Collected data
────────────────

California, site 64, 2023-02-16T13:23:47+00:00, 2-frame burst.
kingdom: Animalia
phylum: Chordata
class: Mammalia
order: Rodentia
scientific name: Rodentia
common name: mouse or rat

────────────────

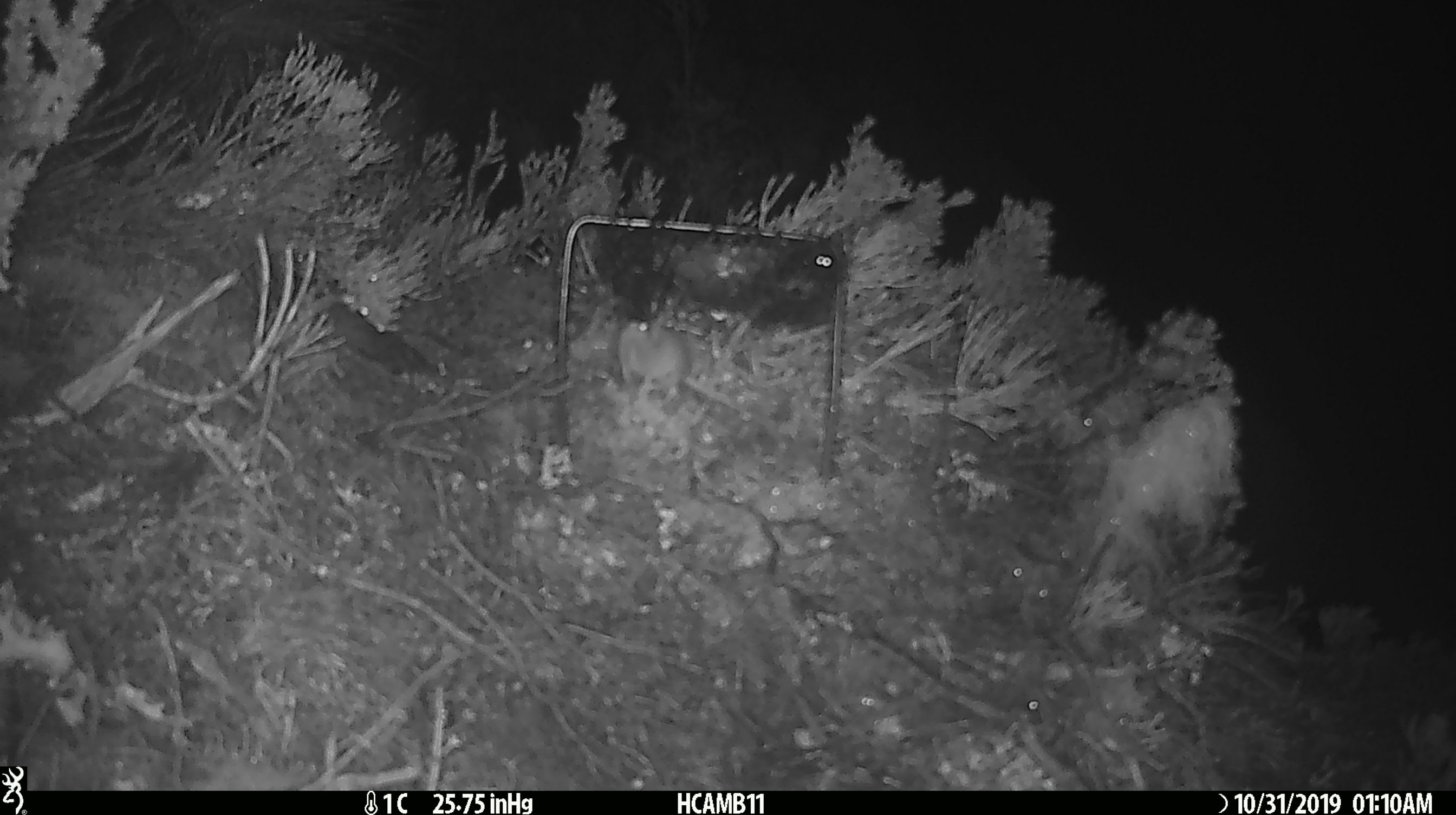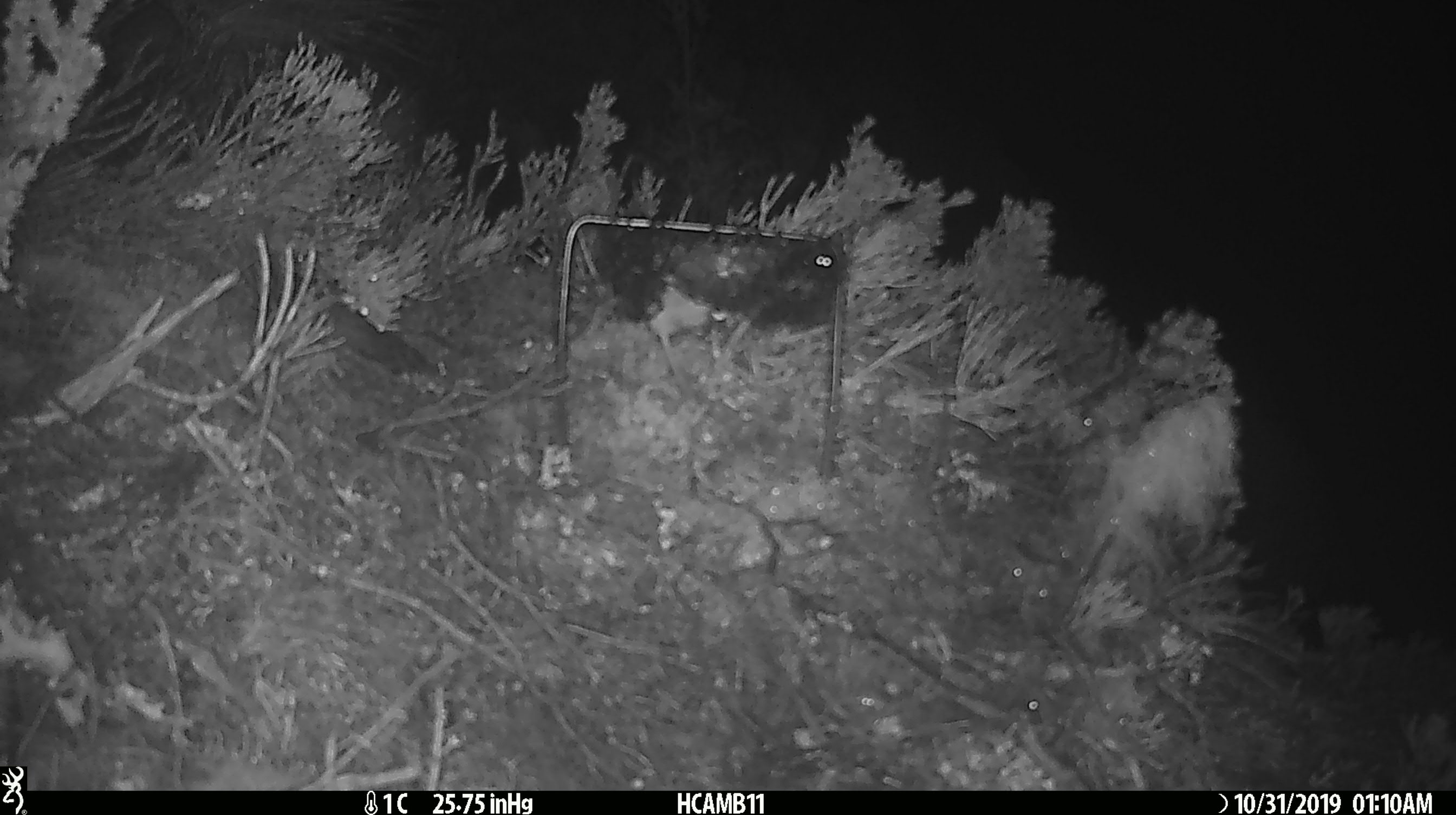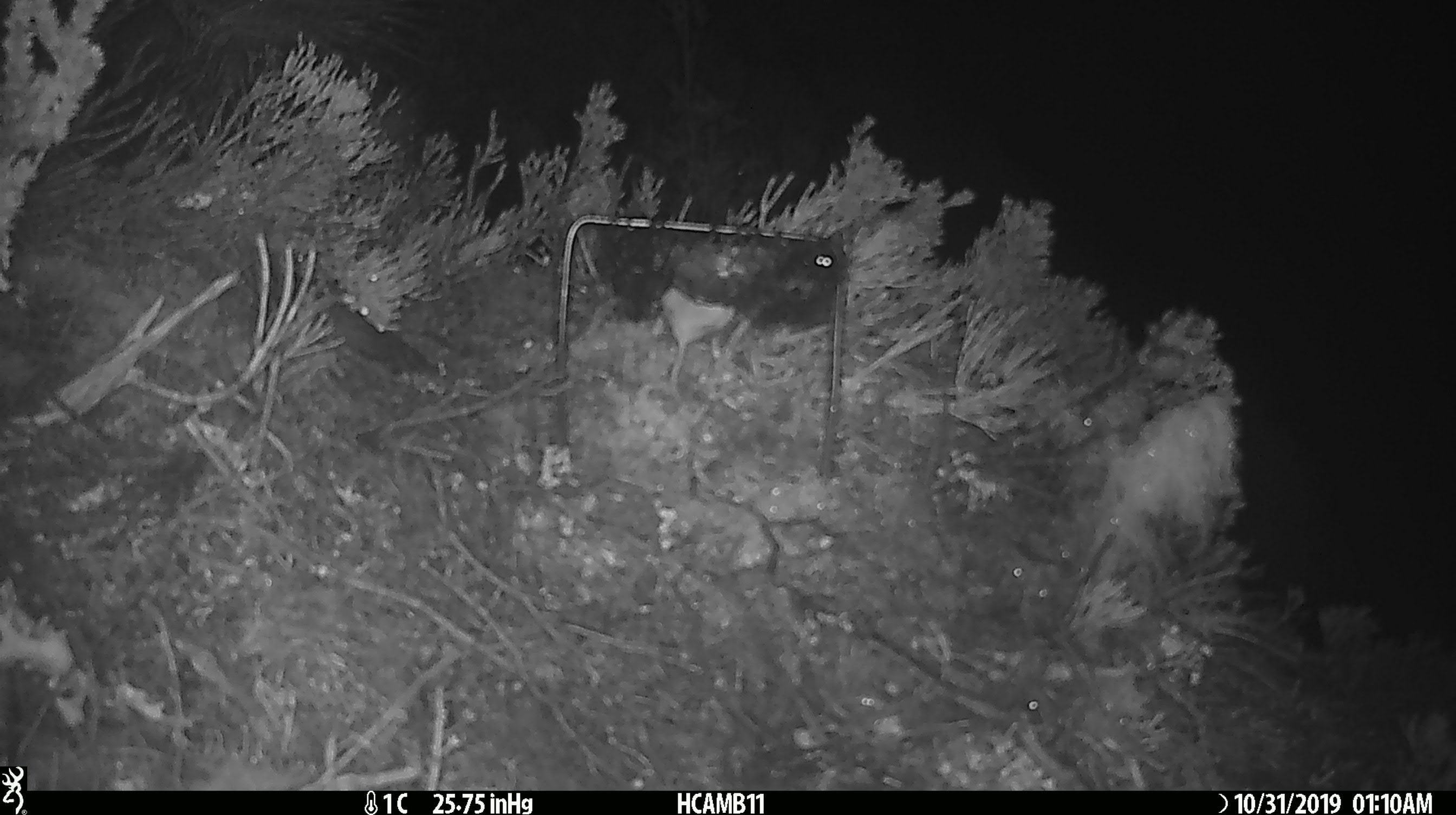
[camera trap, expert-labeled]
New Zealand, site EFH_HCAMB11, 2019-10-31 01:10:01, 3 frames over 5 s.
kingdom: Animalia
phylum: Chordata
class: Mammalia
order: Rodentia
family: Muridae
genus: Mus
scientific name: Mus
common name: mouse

────────────────

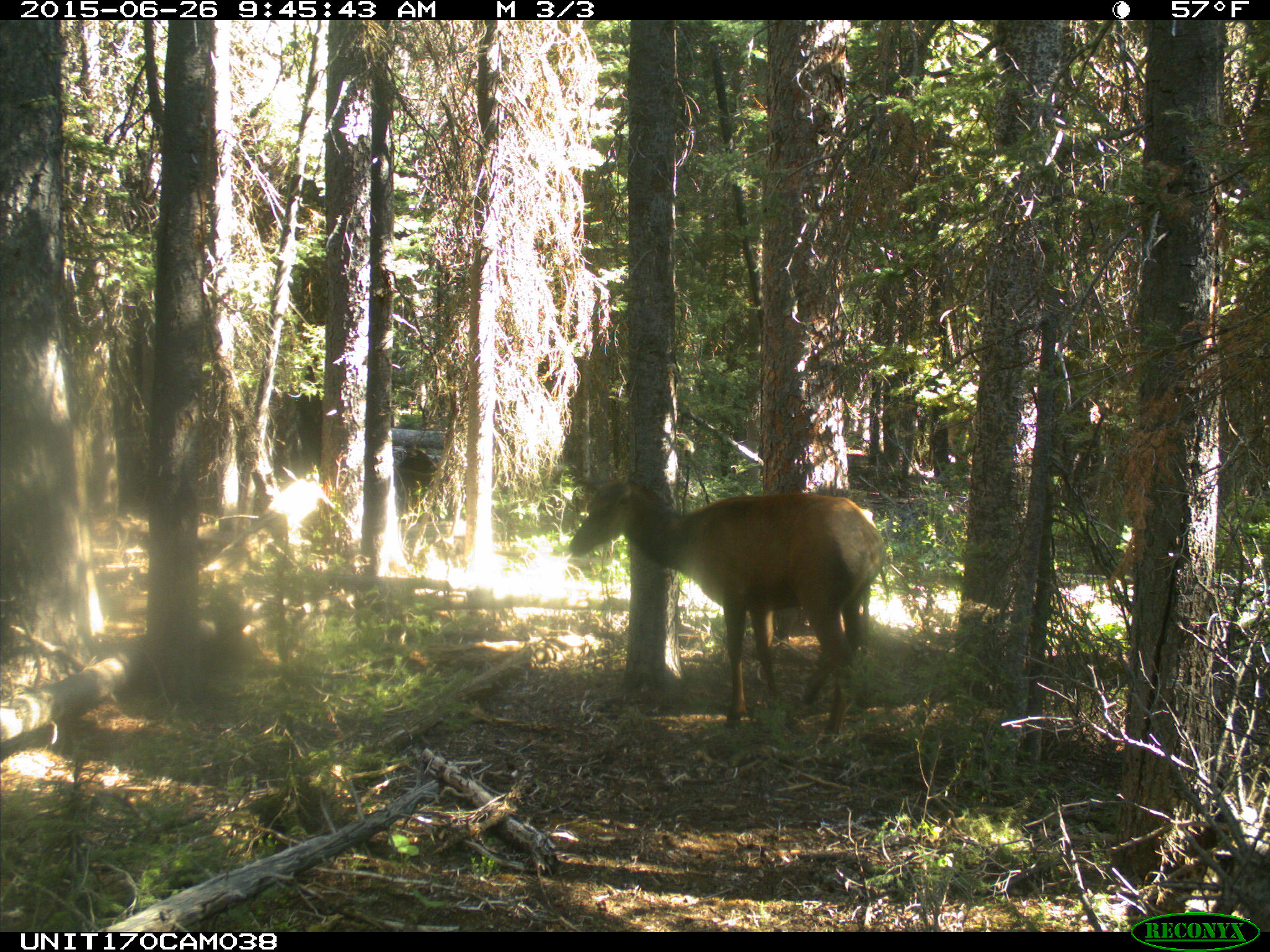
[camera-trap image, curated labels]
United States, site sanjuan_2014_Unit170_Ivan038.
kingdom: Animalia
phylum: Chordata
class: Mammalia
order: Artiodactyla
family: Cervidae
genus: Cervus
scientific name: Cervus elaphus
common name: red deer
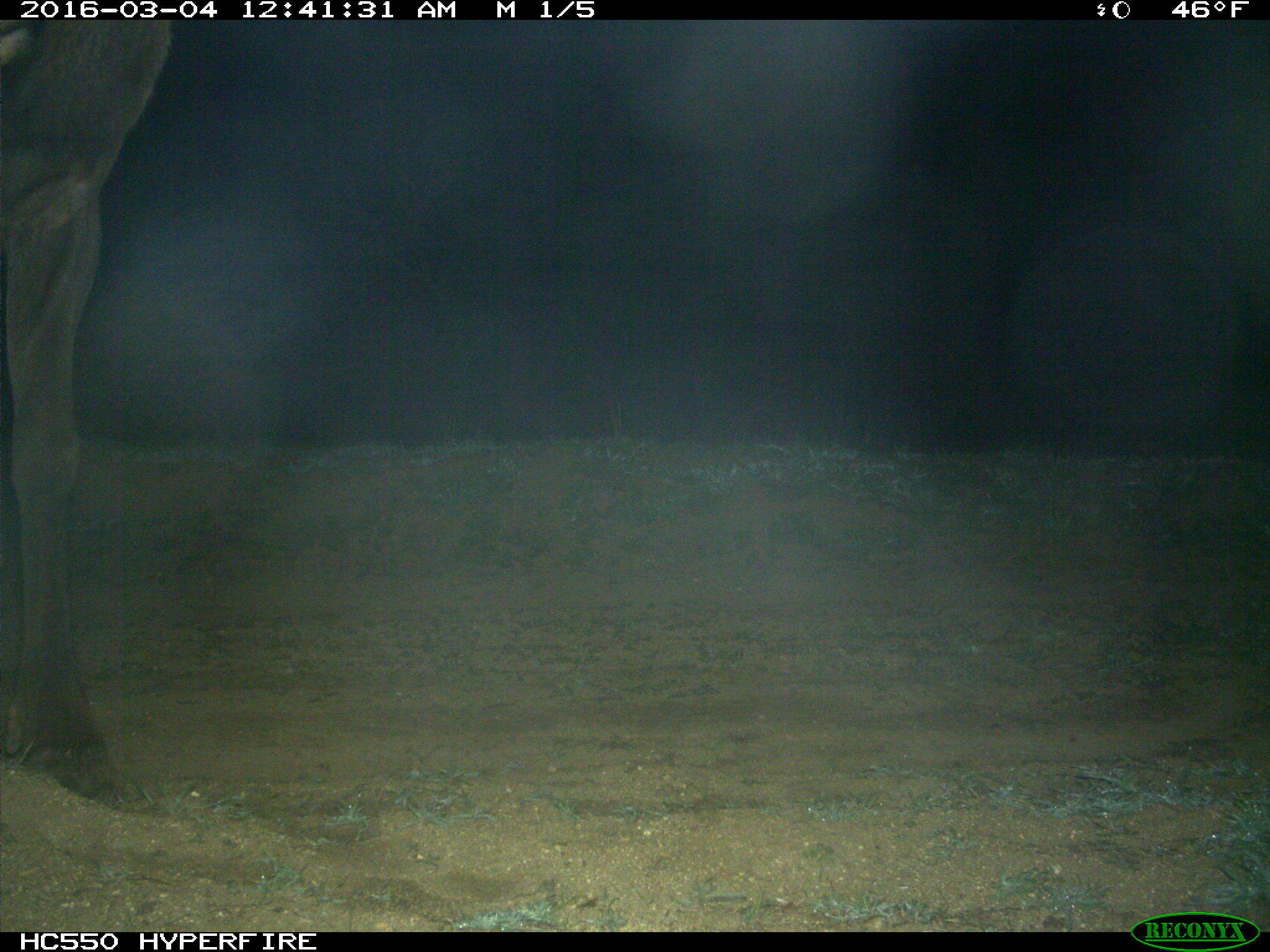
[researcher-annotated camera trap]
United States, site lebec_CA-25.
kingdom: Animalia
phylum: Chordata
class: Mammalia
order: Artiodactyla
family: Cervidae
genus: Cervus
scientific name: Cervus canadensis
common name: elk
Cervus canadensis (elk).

────────────────

(TRY IT): Scan the entries above for the string "United" and copy each line that contains it.

(RESPONSE BOX):
United States, site sanjuan_2014_Unit170_Ivan038.
United States, site lebec_CA-25.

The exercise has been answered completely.